What Do You Know By Heart?

Here is what I know by heart: the multiplication tables, the planets in the solar system and the Pledge of Allegiance. I know what you’re thinking: 

That’s it?

My friend Margaret knows The Gettysburg address, all the state capitals, and can list all the Presidents of the United States in order. That’s the difference between Holton Arms and public school.

I’ve had to resort to tricks to learn things by heart. I know the notes on the musical staff because the space notes spell “F-A-C-E.”  Mr. Brown taught me this at my piano lessons in his home behind the Harundale Mall, where every week we pretended I had practiced. 

I know that “the quick brown fox jumped over the lazy dog,” contains every letter of the alphabet.

I also know the difference between a fox and a dog in the first place: two pinot noirs.

 But I’m wondering why, if we use our brains to memorize, we say we know something by heart?

I can recite all the verses to, “Mandy was a little Bahama Girl” because my older sister used to sing me to sleep accompanying herself on her ukulele. We were probably around 5 and 9 at the time. No one could doubt the sincerity of her performance which was awesome, although the song was unbearably sad. Spoiler alert. Mandy dies. In childbirth, yet! 

I also know all the lyrics to, “Where Have All the Flowers Gone” for the same reason. Spoiler alert. They’re dead, too. (Gone to graveyards, every one!)

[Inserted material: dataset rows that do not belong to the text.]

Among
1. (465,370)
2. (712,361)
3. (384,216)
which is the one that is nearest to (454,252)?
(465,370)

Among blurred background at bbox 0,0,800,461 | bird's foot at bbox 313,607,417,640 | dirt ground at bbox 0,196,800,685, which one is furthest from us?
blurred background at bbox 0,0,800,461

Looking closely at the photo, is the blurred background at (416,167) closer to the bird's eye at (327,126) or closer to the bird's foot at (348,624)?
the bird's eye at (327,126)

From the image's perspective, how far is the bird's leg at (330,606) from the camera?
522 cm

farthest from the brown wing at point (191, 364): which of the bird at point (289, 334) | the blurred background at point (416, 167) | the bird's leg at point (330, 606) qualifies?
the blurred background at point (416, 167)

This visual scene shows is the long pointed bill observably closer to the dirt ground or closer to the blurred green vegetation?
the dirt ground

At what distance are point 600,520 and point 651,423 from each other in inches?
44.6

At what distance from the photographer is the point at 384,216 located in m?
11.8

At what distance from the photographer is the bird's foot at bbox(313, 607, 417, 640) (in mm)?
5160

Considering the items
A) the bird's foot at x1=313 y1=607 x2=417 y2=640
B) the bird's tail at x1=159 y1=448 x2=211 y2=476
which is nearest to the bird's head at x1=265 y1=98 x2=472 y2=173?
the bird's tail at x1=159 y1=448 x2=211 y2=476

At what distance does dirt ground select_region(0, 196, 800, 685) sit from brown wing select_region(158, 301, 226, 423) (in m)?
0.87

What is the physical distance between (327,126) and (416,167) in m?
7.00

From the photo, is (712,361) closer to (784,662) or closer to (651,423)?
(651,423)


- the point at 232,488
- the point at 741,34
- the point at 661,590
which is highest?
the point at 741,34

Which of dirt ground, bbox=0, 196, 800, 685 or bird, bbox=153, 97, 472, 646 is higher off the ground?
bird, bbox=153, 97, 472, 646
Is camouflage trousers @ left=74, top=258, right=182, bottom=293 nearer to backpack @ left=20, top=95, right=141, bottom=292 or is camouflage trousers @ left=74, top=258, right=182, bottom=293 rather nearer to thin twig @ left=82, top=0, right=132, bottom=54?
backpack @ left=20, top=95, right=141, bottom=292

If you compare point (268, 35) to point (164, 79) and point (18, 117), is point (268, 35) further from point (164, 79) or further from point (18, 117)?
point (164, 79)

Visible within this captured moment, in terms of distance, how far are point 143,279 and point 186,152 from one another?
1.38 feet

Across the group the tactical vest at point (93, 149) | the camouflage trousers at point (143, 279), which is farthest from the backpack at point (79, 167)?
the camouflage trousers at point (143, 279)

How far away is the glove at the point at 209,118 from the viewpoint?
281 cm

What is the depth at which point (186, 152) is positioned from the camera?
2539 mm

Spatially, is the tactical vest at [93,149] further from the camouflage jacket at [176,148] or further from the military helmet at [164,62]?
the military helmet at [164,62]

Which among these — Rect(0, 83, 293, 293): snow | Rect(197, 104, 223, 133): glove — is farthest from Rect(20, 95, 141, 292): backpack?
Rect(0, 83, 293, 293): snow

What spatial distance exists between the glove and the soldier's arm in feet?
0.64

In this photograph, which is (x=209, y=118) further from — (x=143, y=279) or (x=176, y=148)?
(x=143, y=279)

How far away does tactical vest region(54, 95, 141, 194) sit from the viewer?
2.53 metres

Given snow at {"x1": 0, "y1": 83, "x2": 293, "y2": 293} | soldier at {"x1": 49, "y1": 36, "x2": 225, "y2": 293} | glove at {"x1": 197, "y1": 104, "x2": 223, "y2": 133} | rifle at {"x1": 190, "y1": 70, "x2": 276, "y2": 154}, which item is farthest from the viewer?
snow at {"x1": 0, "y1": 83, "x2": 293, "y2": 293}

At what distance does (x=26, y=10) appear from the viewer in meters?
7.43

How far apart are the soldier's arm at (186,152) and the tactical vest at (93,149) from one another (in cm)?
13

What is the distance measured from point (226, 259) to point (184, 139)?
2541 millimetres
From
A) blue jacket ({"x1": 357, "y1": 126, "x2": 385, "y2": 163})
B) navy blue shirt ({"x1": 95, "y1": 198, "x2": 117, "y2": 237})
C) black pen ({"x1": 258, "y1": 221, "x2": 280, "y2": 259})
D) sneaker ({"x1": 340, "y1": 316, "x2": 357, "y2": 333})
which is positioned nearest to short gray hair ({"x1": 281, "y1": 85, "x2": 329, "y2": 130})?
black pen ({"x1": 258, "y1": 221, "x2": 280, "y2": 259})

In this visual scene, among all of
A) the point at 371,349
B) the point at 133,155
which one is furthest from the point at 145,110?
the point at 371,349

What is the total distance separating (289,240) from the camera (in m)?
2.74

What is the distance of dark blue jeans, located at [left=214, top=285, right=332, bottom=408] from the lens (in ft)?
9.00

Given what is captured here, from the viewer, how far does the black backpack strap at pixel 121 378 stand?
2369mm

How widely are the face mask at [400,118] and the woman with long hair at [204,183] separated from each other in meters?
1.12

 And that all-time hit, “What Have they Done to the Rain?” Spoiler Alert. Nuclear holocaust. I’m thinking you can guess what they’ve done to the rain.

I’m not as good at memorizing as I once was. A few passwords. My son’s new address. My youngest daughter sings on Wednesday nights at a neighborhood music venue called Slam Run. I made it a point to unobtrusively memorize both night of the week and location in case I could slip in the back unnoticed some evening to hear her perform. Only it’s not Slam Run. It’s Slash Run! See? 

And my poor daughter-in-law tries to teach me easy, memoizable steps for posting on Facebook, then Instagram, then LinkedIn, in her beautiful, lilting New Zealand accent, and when she’s done, I’m staring at her thinking, “My goodness you’re pretty.’” 

It was insufferably hot in the house in which my sister sang me to sleep. No air conditioning. Our parents had moved east from the Midwest in order to live on tidal water. Unable to afford a waterfront house, they’d bought an old barn and racing stable on 3 acres of riverfront near Gibson Island. The barn was dark green with white battens and sat on a rise above Rock Cove. From November to March migrating swans blanketed the inlet, pink lady slippers bloomed near our forts in the woods. 

Our parents spent the next decade of our childhood renovating the barn, constructing an exquisite home with built-in window seats, a breakfast room, and handcrafted cabinetry. My sisters and I each had a dormered bedroom of our own. 

They enclosed the pasture so we could get a horse. They built a pier so we could have a boat. 

But as my parents built their dream on a tidal river, they deconstructed their 20-year marriage one disappointment at a time. A month after my tenth birthday, they divorced.

Maybe that’s why my sister’s songs were so sad. 

I think maybe how the brain memorizes and how the heart memorizes are two different processes. One requires effort, and I’m not good at it, but it’s useful. You might need to know how to convert Fahrenheit to Celsius one day. 

But the heart memorizes without conscious effort—the way it beats to keep you alive. That’s why, though the barn is gone now, hundreds of swans still bob snowy-white in the icy cove.  I smell creosote on the pier pilings, know where pink lady slippers grow in the woods. 

And a sister still sings in a dormered bedroom.